▶ [Data to use]
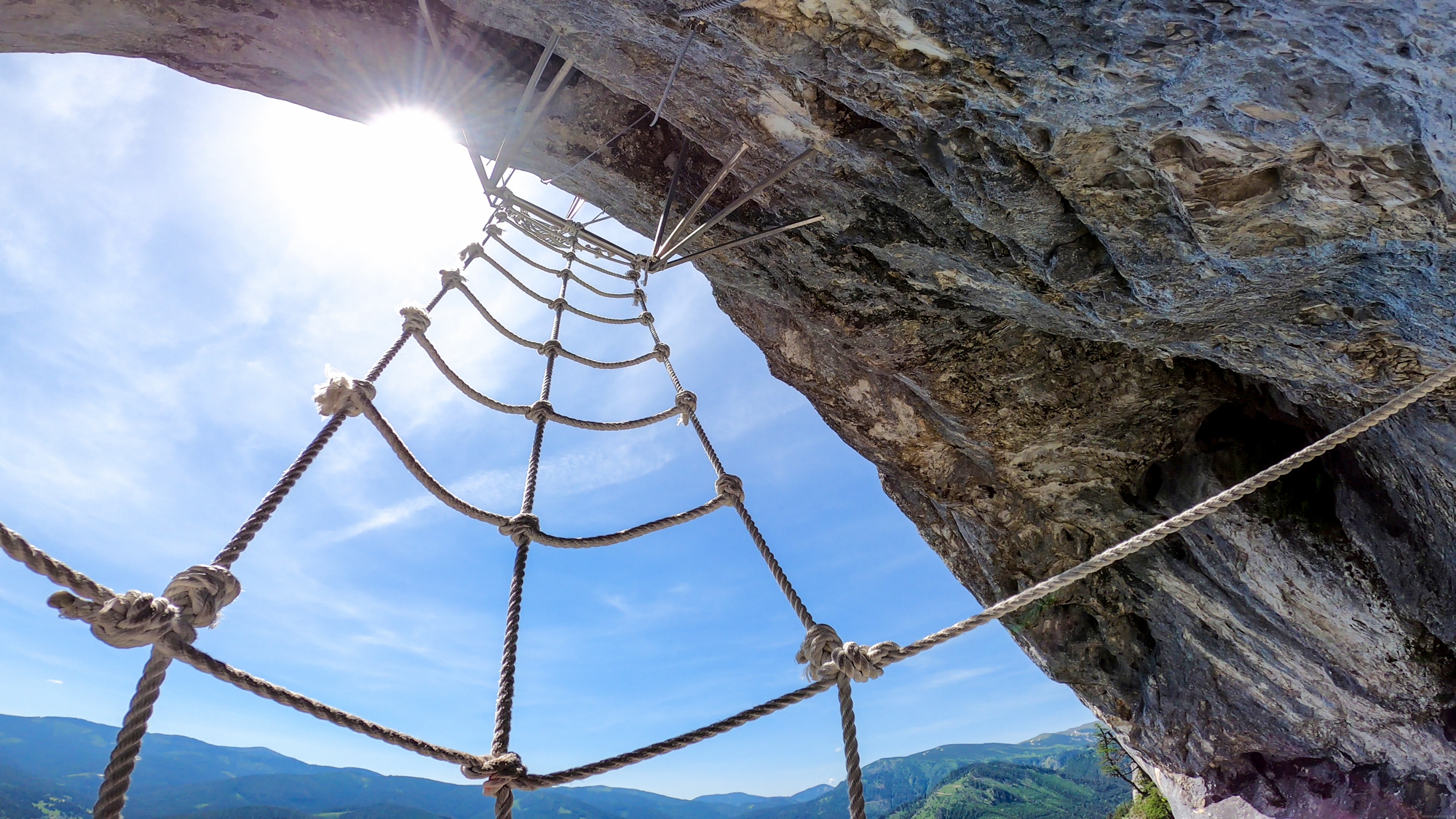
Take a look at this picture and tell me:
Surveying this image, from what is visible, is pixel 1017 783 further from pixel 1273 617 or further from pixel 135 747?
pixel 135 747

---

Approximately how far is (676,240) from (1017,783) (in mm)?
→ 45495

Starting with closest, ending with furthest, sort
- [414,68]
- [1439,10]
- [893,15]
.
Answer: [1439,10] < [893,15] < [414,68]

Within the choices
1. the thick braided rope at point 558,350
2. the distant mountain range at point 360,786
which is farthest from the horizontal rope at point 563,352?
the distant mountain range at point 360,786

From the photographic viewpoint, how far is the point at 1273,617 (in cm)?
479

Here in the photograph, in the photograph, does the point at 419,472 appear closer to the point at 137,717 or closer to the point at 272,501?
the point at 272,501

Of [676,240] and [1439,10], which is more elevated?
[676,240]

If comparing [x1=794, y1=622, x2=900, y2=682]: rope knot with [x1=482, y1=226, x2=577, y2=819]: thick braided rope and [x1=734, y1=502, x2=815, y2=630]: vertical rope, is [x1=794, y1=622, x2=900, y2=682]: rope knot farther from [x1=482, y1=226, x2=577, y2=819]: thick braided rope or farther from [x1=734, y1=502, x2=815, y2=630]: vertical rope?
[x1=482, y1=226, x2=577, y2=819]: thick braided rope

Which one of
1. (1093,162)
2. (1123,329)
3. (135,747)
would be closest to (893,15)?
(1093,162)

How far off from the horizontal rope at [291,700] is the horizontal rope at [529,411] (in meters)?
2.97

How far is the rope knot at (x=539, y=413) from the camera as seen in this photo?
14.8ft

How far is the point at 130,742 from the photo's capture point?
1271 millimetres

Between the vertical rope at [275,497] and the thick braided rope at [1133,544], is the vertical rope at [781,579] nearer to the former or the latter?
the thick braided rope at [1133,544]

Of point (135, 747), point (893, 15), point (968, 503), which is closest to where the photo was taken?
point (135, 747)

▶ [Short problem] Which lines in the records above contain the word "mountain"? Pick out each one and copy it in full.

▶ [Solution below]
2. the distant mountain range at point 360,786
the distant mountain range at point 360,786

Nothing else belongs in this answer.